Odd first post. Especially with the recent closed thread.... 

It is the right of a man to discipline his wife and family in the uae.... only is an issue is he leaves marks on them. 

Best to stay out of that families business unless your friend asks you for help. You can show him options but in the end, you should not change the fate of your friends life or his brothers/sisters/mother to be sent back to maybe a much worse situation. Leave it in his hands.

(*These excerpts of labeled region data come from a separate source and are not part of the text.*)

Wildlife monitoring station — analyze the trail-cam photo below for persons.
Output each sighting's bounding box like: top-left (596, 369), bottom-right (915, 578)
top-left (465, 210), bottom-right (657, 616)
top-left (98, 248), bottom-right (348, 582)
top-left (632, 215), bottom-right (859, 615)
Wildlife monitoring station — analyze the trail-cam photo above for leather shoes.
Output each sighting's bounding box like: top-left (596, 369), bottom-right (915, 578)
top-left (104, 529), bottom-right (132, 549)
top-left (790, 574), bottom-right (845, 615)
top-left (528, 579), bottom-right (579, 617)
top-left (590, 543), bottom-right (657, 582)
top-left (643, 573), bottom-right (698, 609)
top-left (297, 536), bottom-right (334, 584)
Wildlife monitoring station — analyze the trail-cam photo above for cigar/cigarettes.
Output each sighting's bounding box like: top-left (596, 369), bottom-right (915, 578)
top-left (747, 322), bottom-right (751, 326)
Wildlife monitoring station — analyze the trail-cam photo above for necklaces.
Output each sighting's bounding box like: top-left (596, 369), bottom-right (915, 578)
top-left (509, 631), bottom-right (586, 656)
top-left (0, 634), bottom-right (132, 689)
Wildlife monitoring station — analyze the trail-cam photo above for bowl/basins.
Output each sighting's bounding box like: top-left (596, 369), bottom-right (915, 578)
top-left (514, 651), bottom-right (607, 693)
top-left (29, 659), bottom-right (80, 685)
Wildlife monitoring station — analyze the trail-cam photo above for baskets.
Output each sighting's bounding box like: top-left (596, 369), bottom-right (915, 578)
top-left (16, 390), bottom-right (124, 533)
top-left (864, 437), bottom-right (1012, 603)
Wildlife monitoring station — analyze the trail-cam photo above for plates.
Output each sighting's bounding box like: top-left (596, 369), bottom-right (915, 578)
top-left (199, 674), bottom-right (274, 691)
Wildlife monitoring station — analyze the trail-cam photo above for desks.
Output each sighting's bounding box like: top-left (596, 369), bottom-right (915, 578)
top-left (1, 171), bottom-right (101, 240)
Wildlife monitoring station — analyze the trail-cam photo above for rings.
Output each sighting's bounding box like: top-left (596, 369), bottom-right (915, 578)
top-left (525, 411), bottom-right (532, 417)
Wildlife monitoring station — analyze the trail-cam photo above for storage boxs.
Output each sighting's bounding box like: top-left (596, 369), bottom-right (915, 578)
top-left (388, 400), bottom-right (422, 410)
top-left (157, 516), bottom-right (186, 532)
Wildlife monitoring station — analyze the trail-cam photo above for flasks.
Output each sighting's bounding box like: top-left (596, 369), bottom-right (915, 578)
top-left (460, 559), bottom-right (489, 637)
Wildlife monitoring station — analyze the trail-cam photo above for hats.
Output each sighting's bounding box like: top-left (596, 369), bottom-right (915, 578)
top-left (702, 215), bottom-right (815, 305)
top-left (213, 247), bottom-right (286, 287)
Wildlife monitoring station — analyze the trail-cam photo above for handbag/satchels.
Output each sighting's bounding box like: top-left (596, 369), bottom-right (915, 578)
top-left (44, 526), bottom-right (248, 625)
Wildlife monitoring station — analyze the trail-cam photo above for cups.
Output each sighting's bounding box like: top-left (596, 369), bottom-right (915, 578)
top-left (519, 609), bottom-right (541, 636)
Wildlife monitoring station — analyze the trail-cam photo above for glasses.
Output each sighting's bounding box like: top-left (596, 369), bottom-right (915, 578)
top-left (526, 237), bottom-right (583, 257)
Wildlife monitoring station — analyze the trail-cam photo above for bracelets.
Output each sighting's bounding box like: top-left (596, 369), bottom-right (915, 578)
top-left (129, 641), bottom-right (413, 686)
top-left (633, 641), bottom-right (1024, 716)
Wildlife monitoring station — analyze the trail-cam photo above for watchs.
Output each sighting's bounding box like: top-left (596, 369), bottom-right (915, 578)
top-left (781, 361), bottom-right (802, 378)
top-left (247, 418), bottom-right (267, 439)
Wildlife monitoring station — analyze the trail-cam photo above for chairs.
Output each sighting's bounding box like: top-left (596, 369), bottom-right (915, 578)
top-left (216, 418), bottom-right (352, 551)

(Is hard for me to say that when what I really want to say is tell me his address so I can go over there with a baseball bat and beat the crap out of him myself  )


----------



## Omer121 (Apr 2, 2013)

I talked to him about this but he is scared that if he does something than his sister whose is in pakistan (she is in university) his family members who are wild , mad people might harm her and he is a type of guy who is very sensitive in these matters.


----------



## Omer121 (Apr 2, 2013)

BedouGirl said:


> Please tell your friend to contact this organization urgently
> 
> This shelter has been set up, under the patronage of Sheikh Mohammed, for precisely this reason and is open to all nationalities.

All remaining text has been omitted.